▶ [Data]:
BEGIN

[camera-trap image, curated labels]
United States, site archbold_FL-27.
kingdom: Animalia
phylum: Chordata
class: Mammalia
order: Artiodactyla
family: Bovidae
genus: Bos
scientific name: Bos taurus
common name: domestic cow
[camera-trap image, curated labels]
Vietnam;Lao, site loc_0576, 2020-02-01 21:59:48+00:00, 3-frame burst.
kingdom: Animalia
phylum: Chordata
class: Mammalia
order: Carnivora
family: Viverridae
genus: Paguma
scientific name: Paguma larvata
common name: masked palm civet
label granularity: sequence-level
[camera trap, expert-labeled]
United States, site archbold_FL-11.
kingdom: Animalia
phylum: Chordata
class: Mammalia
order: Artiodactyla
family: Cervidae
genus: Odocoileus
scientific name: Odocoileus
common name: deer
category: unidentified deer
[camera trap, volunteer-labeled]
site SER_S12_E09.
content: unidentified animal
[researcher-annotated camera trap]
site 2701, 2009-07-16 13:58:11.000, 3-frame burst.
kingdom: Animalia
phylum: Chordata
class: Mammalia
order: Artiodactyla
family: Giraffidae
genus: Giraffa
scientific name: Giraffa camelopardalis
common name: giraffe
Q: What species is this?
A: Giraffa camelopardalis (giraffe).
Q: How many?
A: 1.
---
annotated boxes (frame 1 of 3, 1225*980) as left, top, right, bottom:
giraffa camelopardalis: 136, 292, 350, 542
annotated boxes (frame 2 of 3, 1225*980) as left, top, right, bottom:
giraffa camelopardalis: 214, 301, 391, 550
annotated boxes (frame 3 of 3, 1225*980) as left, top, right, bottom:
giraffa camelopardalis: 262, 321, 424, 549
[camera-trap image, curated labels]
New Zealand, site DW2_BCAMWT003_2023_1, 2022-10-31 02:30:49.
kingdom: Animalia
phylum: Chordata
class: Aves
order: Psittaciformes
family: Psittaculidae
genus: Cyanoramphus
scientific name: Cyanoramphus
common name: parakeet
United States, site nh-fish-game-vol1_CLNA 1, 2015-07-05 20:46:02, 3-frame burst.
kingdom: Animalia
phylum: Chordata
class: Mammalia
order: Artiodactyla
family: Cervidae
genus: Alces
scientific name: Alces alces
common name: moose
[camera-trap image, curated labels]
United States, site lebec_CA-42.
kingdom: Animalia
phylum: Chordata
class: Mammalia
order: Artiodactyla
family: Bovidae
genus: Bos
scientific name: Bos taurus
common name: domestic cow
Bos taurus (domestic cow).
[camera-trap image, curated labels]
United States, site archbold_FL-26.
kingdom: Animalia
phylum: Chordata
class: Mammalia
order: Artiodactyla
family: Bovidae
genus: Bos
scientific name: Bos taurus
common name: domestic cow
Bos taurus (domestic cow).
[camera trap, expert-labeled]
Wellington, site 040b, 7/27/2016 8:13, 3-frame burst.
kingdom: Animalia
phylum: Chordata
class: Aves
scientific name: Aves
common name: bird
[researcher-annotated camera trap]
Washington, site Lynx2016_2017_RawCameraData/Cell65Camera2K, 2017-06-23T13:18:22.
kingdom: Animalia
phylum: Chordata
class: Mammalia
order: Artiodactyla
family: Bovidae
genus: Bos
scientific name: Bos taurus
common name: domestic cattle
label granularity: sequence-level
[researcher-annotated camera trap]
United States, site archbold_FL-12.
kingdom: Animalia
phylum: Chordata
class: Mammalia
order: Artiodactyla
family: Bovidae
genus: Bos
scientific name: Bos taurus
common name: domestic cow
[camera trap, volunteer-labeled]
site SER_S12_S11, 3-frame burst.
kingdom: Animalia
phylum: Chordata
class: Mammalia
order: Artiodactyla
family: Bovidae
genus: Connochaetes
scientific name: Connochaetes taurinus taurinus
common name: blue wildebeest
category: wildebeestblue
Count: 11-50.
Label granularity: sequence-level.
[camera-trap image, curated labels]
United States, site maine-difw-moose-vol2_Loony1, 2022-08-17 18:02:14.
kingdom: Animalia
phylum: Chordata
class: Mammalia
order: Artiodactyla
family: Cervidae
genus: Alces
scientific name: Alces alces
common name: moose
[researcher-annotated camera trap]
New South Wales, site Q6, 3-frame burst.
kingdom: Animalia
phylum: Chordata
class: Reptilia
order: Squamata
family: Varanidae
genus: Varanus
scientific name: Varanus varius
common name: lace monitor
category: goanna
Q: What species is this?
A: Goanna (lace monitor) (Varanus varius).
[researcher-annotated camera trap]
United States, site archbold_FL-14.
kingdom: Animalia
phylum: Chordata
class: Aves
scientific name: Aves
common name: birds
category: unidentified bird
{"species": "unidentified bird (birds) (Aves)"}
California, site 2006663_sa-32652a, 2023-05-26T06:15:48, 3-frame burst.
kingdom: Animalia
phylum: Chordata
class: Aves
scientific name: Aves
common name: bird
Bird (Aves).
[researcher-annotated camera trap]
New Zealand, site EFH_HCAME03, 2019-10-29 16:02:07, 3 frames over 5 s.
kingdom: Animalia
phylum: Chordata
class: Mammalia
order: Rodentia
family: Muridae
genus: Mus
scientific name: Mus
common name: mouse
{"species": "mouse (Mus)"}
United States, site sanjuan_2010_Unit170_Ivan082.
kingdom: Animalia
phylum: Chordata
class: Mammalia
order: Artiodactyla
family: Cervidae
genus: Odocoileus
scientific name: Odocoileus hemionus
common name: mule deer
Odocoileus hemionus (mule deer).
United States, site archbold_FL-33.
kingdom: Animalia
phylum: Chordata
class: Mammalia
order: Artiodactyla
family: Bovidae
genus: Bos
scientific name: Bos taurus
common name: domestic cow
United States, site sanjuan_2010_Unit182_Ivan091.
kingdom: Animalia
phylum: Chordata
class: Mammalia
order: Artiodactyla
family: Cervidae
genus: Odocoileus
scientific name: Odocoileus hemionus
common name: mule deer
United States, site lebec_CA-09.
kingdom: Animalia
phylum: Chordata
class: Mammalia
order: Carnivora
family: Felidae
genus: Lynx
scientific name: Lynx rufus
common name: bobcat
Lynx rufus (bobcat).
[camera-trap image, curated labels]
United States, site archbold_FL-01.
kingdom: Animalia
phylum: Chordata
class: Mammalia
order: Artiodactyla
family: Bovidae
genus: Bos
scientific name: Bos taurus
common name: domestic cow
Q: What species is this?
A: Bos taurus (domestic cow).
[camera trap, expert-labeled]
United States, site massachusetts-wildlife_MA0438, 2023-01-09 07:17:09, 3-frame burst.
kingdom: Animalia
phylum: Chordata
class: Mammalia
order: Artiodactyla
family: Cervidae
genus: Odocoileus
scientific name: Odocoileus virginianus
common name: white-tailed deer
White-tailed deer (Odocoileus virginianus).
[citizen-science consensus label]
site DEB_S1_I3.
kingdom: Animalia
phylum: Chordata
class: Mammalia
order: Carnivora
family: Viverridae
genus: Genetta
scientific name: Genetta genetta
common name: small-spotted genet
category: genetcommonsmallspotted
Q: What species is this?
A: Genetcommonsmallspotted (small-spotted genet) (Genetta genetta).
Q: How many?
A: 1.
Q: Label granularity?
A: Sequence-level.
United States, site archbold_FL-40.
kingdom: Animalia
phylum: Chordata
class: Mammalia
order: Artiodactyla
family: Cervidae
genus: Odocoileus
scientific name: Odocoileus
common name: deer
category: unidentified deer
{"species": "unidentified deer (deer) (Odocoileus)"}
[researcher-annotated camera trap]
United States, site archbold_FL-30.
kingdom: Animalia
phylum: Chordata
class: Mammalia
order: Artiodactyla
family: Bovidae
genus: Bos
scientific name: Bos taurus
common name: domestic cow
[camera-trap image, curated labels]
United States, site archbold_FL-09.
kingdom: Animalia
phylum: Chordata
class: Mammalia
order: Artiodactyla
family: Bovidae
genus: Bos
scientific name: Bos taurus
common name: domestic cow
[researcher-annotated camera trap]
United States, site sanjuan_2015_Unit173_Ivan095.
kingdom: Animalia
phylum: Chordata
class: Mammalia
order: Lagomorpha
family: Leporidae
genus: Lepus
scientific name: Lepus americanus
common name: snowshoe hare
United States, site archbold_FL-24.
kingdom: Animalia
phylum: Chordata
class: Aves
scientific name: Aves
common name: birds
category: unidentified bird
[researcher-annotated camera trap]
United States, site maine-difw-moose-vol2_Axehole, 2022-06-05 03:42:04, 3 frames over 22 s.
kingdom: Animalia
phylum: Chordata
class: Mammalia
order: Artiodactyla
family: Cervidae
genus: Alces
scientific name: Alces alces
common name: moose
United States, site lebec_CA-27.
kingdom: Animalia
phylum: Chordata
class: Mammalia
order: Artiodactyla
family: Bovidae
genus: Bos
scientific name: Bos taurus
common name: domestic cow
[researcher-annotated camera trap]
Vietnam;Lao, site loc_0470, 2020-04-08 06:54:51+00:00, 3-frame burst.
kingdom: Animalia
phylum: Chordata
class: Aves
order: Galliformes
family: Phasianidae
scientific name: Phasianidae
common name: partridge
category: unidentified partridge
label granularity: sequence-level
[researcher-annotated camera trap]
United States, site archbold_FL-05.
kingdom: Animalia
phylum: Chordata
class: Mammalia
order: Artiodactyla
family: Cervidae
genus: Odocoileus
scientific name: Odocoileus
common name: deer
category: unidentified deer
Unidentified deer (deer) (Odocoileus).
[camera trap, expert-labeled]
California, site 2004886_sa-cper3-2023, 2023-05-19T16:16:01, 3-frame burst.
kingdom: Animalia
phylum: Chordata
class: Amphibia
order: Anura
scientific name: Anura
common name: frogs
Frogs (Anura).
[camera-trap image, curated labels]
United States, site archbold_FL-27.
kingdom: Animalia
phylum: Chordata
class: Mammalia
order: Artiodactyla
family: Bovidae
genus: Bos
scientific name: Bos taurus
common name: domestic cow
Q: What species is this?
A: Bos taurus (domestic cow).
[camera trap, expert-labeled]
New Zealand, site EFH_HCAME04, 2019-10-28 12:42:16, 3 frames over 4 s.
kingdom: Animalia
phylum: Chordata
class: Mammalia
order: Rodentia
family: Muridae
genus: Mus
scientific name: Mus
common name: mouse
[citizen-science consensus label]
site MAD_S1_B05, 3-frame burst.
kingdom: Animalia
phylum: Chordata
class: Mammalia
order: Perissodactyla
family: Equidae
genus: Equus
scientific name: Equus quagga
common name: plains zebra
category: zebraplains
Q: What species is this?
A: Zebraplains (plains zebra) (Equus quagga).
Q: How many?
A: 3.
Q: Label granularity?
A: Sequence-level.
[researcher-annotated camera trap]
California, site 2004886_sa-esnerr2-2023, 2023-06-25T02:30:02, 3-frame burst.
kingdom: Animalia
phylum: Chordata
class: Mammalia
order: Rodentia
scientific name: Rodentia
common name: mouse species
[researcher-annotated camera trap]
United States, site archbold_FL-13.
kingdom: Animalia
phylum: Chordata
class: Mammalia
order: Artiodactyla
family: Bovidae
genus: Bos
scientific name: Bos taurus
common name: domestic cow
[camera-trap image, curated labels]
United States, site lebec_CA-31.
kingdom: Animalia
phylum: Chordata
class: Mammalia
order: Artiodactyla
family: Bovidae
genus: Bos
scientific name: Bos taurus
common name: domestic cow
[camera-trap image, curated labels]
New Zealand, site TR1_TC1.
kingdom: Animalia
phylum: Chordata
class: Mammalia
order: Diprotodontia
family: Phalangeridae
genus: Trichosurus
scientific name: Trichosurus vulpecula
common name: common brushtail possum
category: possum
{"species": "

END

▶ [What is required]:
Search the entries for the word "Vietnam", then list each line that holds it.

▶ [Task output]:
Vietnam;Lao, site loc_0576, 2020-02-01 21:59:48+00:00, 3-frame burst.
Vietnam;Lao, site loc_0470, 2020-04-08 06:54:51+00:00, 3-frame burst.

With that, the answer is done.